Le médecin consultant conclut que son taux d’incapacité est compris entre 50 à 79 % avec restriction substantielle et durable pour l’accès à l’emploi.
Au vu de cet avis médical, le Tribunal décide de porter le taux d’incapacité de Madame [H] [S] à un taux compris entre 50% et 79%.
Cependant, s’agissant des la restriction substantielle et durable à l’emploi, il peut être observé que Madame [H] [S], âgée de 54 ans lors de l’audience, n’est pas dans une démarche d’insertion professionnelle ; que depuis son arrivée en France en 2011 elle n’a jamais travaillé ; que la dernière Allocation d’Adulte Handicapé qui lui a été attribuée, l’a été pour une durée d’un an afin de lui permettre de se reclasser professionnellement ; que malgré une orientation vers Pôle Emploi en vue d’un suivi par Cap Emploi (spécialisé dans l’emploi des personnes en situation de handicap) proposée par la Maison Départementale des Personnes Handicapées jusqu’au 31 août 2026, elle n’a entrepris aucune démarche pour trouver une formation professionnelle adaptée à son handicap alors qu’elle est titulaire d’un bac technique administratif et économique obtenu en Tunisie et a travaillé de 1992 à 2010 comme secrétaire commerciale dans son pays d’origine et alors que son handicap locomoteur lui permettrait de travailler sur un poste aménagé et sédentaire correspondant à sa formation initiale.
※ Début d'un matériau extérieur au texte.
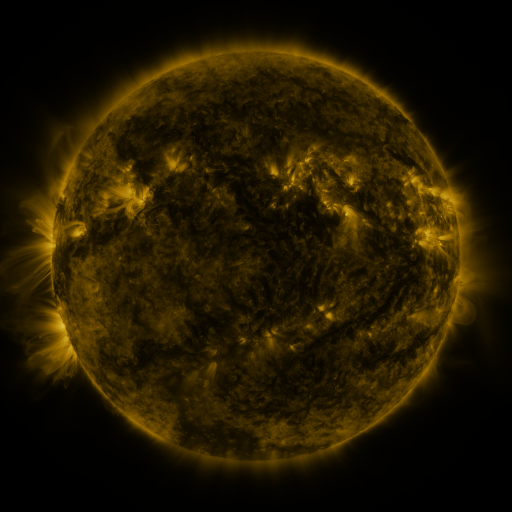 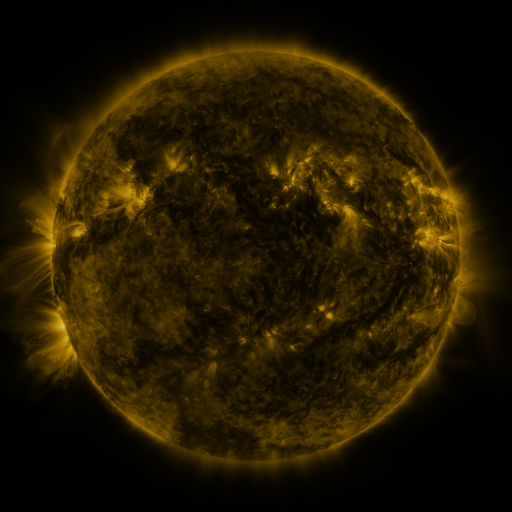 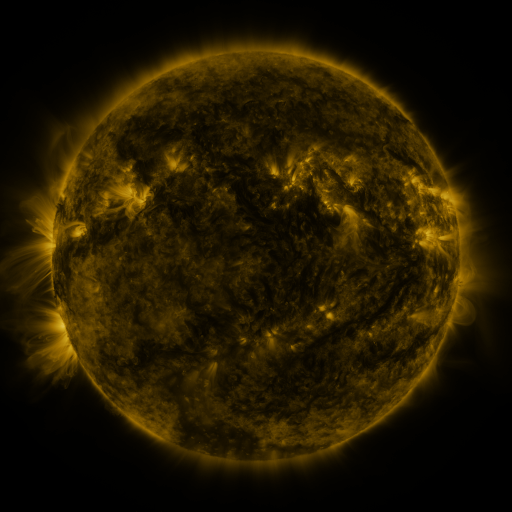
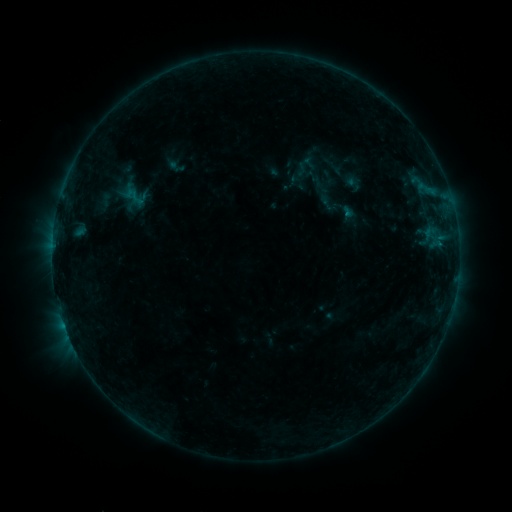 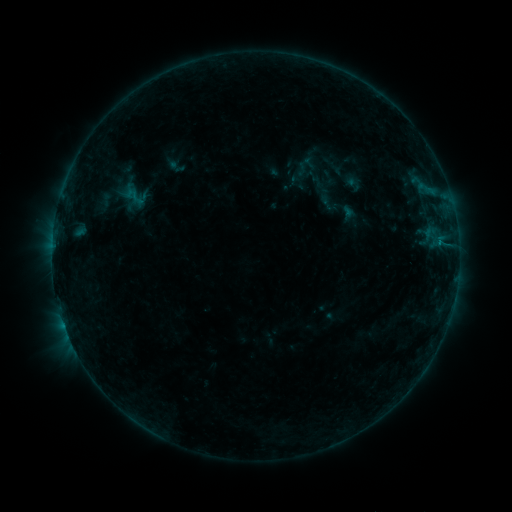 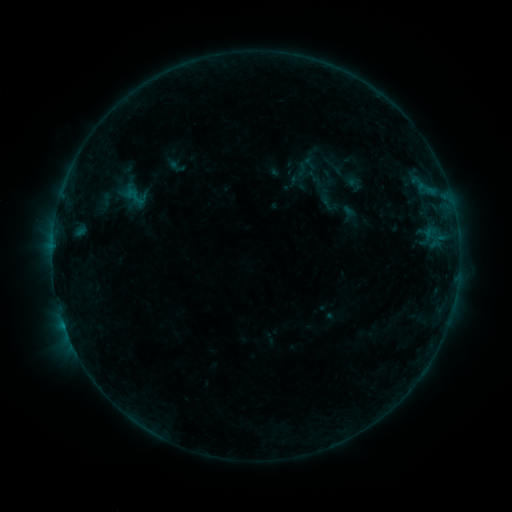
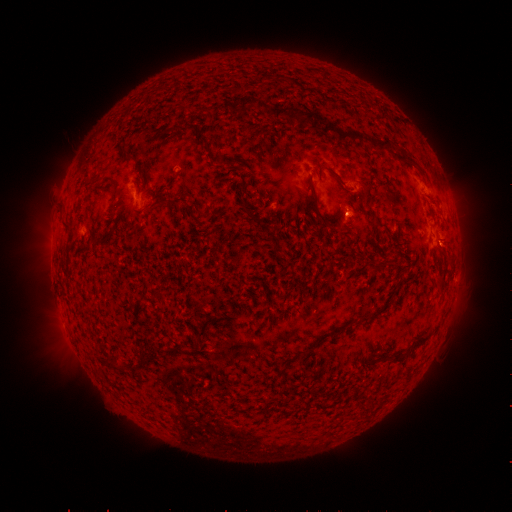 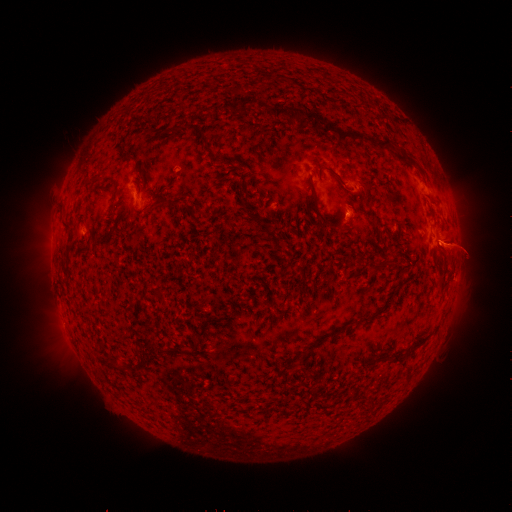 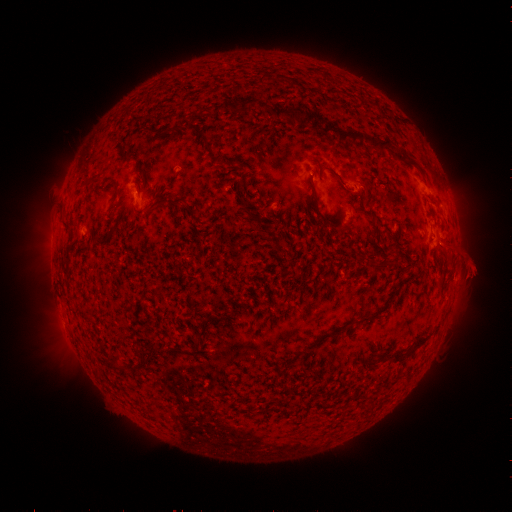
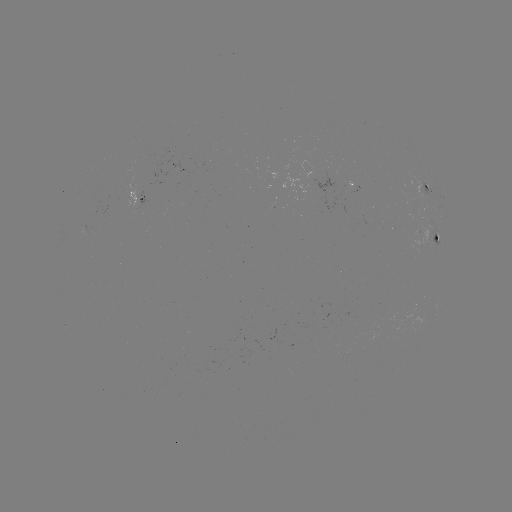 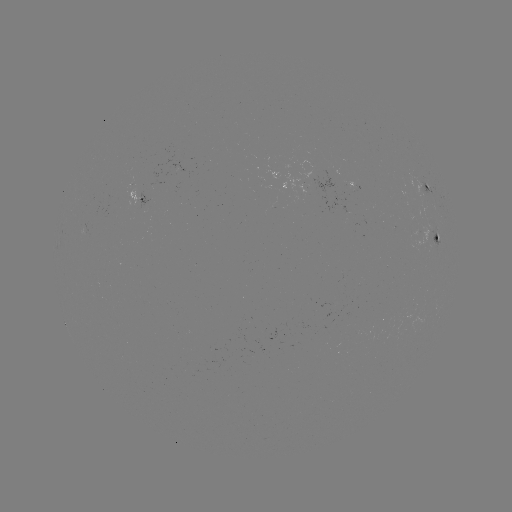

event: eruption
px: (469, 261)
En conséquence, le tribunal ne reconnaît pas que Madame [H] [S] présente une restriction substantielle et durable pour l’accès à l’emploi du fait de son handicap.
Dès lors, le Tribunal rejette la demande d’Allocation aux Adultes Handicapés présentée par Madame [H] [S].
Sur les dépens :
L’article 696 du Code de Procédure Civile dispose que la partie perdante est condamnée aux dépens, à moins que le juge, par décision motivée, n’en mette la totalité ou une fraction à la charge d’une autre partie.
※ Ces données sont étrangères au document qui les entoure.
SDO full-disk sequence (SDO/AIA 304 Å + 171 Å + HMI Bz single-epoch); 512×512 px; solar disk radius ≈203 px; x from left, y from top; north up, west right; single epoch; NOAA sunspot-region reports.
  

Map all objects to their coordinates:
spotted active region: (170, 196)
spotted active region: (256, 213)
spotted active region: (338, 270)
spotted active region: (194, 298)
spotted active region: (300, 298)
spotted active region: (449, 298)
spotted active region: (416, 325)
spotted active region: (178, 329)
En l’espèce, Madame [H] [S] qui succombe supportera les éventuels dépens de la procédure, à l’exclusion des frais de la consultation médicale ordonnée préalablement à l’audience par la présente juridiction, conformément aux dispositions de l’article L. 142-11 du Code de la Sécurité Sociale, qui incomberont à la Caisse Nationale de l’Assurance Maladie.
PAR CES MOTIFS
Le Pôle Social du Tribunal Judiciaire de Marseille, statuant publiquement par jugement réputé contradictoire, par mise à disposition du jugement au Greffe le 27 septembre 2024,
REÇOIT en la forme le recours de Madame [H] [S],
AU FOND, le déclare mal fondé,
DIT QUE Madame [H] [S], qui présentait à la date impartie pour statuer du 26 septembre 2022 un taux d’incapacité compris entre 50 et 79 % sans restriction substantielle et durable pour l'accès à l'emploi ne peut pas prétendre au renouvellement de l’Allocation aux Adultes Handicapés,
LAISSE les dépens à la charge de Madame [H] [S], à l’exclusion des frais de la consultation médicale ordonnée préalablement à l’audience par la présente juridiction, qui incomberont à la Caisse Nationale de l’Assurance Maladie,
RAPPELLE QUE la présente décision peut être immédiatement frappée d’appel dans le mois de la réception de sa notification, à peine de forclusion.